Hot Air: Two Kinds Of Deadly Poison Killing The Most Vulnerable Unhoused

view of large glass-plated building and paved forecourt
A grand building in Phoenix Arizona, where pavement was so hot in the summer of 2023 that people without homes were hospitalized with 3rd degree burns.

In a recent publication, The Harvard Political Review details two forms pernicious ill-health that is killing increasing numbers of global citizens including Americans. Climate change is one. The other is homelessness, a form of ill-heath becoming ever more serious as suitable shelter becomes more and more important to the survival of the most vulnerable.

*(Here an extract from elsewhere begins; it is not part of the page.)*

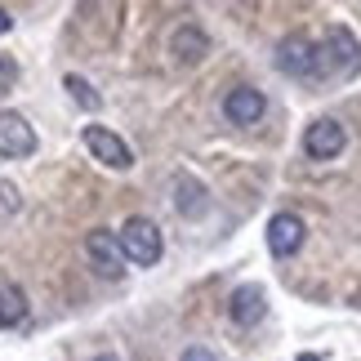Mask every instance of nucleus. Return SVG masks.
Instances as JSON below:
<instances>
[{"label":"nucleus","mask_w":361,"mask_h":361,"mask_svg":"<svg viewBox=\"0 0 361 361\" xmlns=\"http://www.w3.org/2000/svg\"><path fill=\"white\" fill-rule=\"evenodd\" d=\"M263 107H268V99H263L255 85H237V90H228V99H224V116H228V125H255L263 116Z\"/></svg>","instance_id":"obj_11"},{"label":"nucleus","mask_w":361,"mask_h":361,"mask_svg":"<svg viewBox=\"0 0 361 361\" xmlns=\"http://www.w3.org/2000/svg\"><path fill=\"white\" fill-rule=\"evenodd\" d=\"M295 361H322V357H317V353H303V357H295Z\"/></svg>","instance_id":"obj_19"},{"label":"nucleus","mask_w":361,"mask_h":361,"mask_svg":"<svg viewBox=\"0 0 361 361\" xmlns=\"http://www.w3.org/2000/svg\"><path fill=\"white\" fill-rule=\"evenodd\" d=\"M121 250H125V263H138V268H152L161 255H165V241H161V228L152 219L134 214L121 224Z\"/></svg>","instance_id":"obj_2"},{"label":"nucleus","mask_w":361,"mask_h":361,"mask_svg":"<svg viewBox=\"0 0 361 361\" xmlns=\"http://www.w3.org/2000/svg\"><path fill=\"white\" fill-rule=\"evenodd\" d=\"M326 76H357L361 72V40L353 36V27H326V45H322Z\"/></svg>","instance_id":"obj_3"},{"label":"nucleus","mask_w":361,"mask_h":361,"mask_svg":"<svg viewBox=\"0 0 361 361\" xmlns=\"http://www.w3.org/2000/svg\"><path fill=\"white\" fill-rule=\"evenodd\" d=\"M80 138H85L90 157L99 161V165H107V170H130V165H134V147L125 143L121 134H112L107 125H85Z\"/></svg>","instance_id":"obj_4"},{"label":"nucleus","mask_w":361,"mask_h":361,"mask_svg":"<svg viewBox=\"0 0 361 361\" xmlns=\"http://www.w3.org/2000/svg\"><path fill=\"white\" fill-rule=\"evenodd\" d=\"M183 361H219V357H214L210 348H201V343H192V348L183 353Z\"/></svg>","instance_id":"obj_17"},{"label":"nucleus","mask_w":361,"mask_h":361,"mask_svg":"<svg viewBox=\"0 0 361 361\" xmlns=\"http://www.w3.org/2000/svg\"><path fill=\"white\" fill-rule=\"evenodd\" d=\"M23 322H27V295H23V286L0 281V330H13V326H23Z\"/></svg>","instance_id":"obj_13"},{"label":"nucleus","mask_w":361,"mask_h":361,"mask_svg":"<svg viewBox=\"0 0 361 361\" xmlns=\"http://www.w3.org/2000/svg\"><path fill=\"white\" fill-rule=\"evenodd\" d=\"M63 85H67V94H72V99H76L80 107H85V112H99V107H103V99H99V94H94V85H90L85 76L67 72V76H63Z\"/></svg>","instance_id":"obj_14"},{"label":"nucleus","mask_w":361,"mask_h":361,"mask_svg":"<svg viewBox=\"0 0 361 361\" xmlns=\"http://www.w3.org/2000/svg\"><path fill=\"white\" fill-rule=\"evenodd\" d=\"M18 188H13V183H0V210H5V214H18Z\"/></svg>","instance_id":"obj_16"},{"label":"nucleus","mask_w":361,"mask_h":361,"mask_svg":"<svg viewBox=\"0 0 361 361\" xmlns=\"http://www.w3.org/2000/svg\"><path fill=\"white\" fill-rule=\"evenodd\" d=\"M13 80H18V59H13V54H0V99L13 90Z\"/></svg>","instance_id":"obj_15"},{"label":"nucleus","mask_w":361,"mask_h":361,"mask_svg":"<svg viewBox=\"0 0 361 361\" xmlns=\"http://www.w3.org/2000/svg\"><path fill=\"white\" fill-rule=\"evenodd\" d=\"M170 54H174L178 67L201 63L205 54H210V36H205V27L201 23H178L174 32H170Z\"/></svg>","instance_id":"obj_8"},{"label":"nucleus","mask_w":361,"mask_h":361,"mask_svg":"<svg viewBox=\"0 0 361 361\" xmlns=\"http://www.w3.org/2000/svg\"><path fill=\"white\" fill-rule=\"evenodd\" d=\"M263 312H268V295H263V286L255 281H245L232 290V299H228V317L237 326H259L263 322Z\"/></svg>","instance_id":"obj_10"},{"label":"nucleus","mask_w":361,"mask_h":361,"mask_svg":"<svg viewBox=\"0 0 361 361\" xmlns=\"http://www.w3.org/2000/svg\"><path fill=\"white\" fill-rule=\"evenodd\" d=\"M85 259H90V268L99 272V276H121L125 272V250H121V237L116 232H107V228H94L90 237H85Z\"/></svg>","instance_id":"obj_6"},{"label":"nucleus","mask_w":361,"mask_h":361,"mask_svg":"<svg viewBox=\"0 0 361 361\" xmlns=\"http://www.w3.org/2000/svg\"><path fill=\"white\" fill-rule=\"evenodd\" d=\"M303 241H308V224H303L299 214L281 210V214H272V219H268V250H272L276 259H290V255H299V250H303Z\"/></svg>","instance_id":"obj_7"},{"label":"nucleus","mask_w":361,"mask_h":361,"mask_svg":"<svg viewBox=\"0 0 361 361\" xmlns=\"http://www.w3.org/2000/svg\"><path fill=\"white\" fill-rule=\"evenodd\" d=\"M94 361H121V357H112V353H99V357H94Z\"/></svg>","instance_id":"obj_20"},{"label":"nucleus","mask_w":361,"mask_h":361,"mask_svg":"<svg viewBox=\"0 0 361 361\" xmlns=\"http://www.w3.org/2000/svg\"><path fill=\"white\" fill-rule=\"evenodd\" d=\"M174 210L183 219H205V210H210V192H205L201 178L174 174Z\"/></svg>","instance_id":"obj_12"},{"label":"nucleus","mask_w":361,"mask_h":361,"mask_svg":"<svg viewBox=\"0 0 361 361\" xmlns=\"http://www.w3.org/2000/svg\"><path fill=\"white\" fill-rule=\"evenodd\" d=\"M36 152V134L18 112H0V157H32Z\"/></svg>","instance_id":"obj_9"},{"label":"nucleus","mask_w":361,"mask_h":361,"mask_svg":"<svg viewBox=\"0 0 361 361\" xmlns=\"http://www.w3.org/2000/svg\"><path fill=\"white\" fill-rule=\"evenodd\" d=\"M272 63H276V72L290 76V80H322V76H326L322 45H317L308 32H290V36L276 40Z\"/></svg>","instance_id":"obj_1"},{"label":"nucleus","mask_w":361,"mask_h":361,"mask_svg":"<svg viewBox=\"0 0 361 361\" xmlns=\"http://www.w3.org/2000/svg\"><path fill=\"white\" fill-rule=\"evenodd\" d=\"M9 27H13V18H9V9H5V5H0V36H5V32H9Z\"/></svg>","instance_id":"obj_18"},{"label":"nucleus","mask_w":361,"mask_h":361,"mask_svg":"<svg viewBox=\"0 0 361 361\" xmlns=\"http://www.w3.org/2000/svg\"><path fill=\"white\" fill-rule=\"evenodd\" d=\"M343 147H348V130H343L335 116H322V121H312L308 130H303V152H308V161H335Z\"/></svg>","instance_id":"obj_5"}]
</instances>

2023 was the hottest year on record in America, even as the number of unhoused increased by an “astounding” 12% in the same year. The Harvard Political Review provides a brief history outlining the evolution of the current housing crisis in America. The impact of this crisis is felt most strongly on those who cannot afford to manage their housing lives — in other words, the ‘unhoused.’

Faced with an increasingly expensive national crisis, the astounding political response across the nation has been effectively ‘hot air,’ effectively accusing the ‘unhoused’ — those Americans with the least resources and most vulnerability — as the perpetrators of their own misery. This circular reasoning: the unhoused are to be blamed for the housing crisis because they have allowed themselves to become unhoused.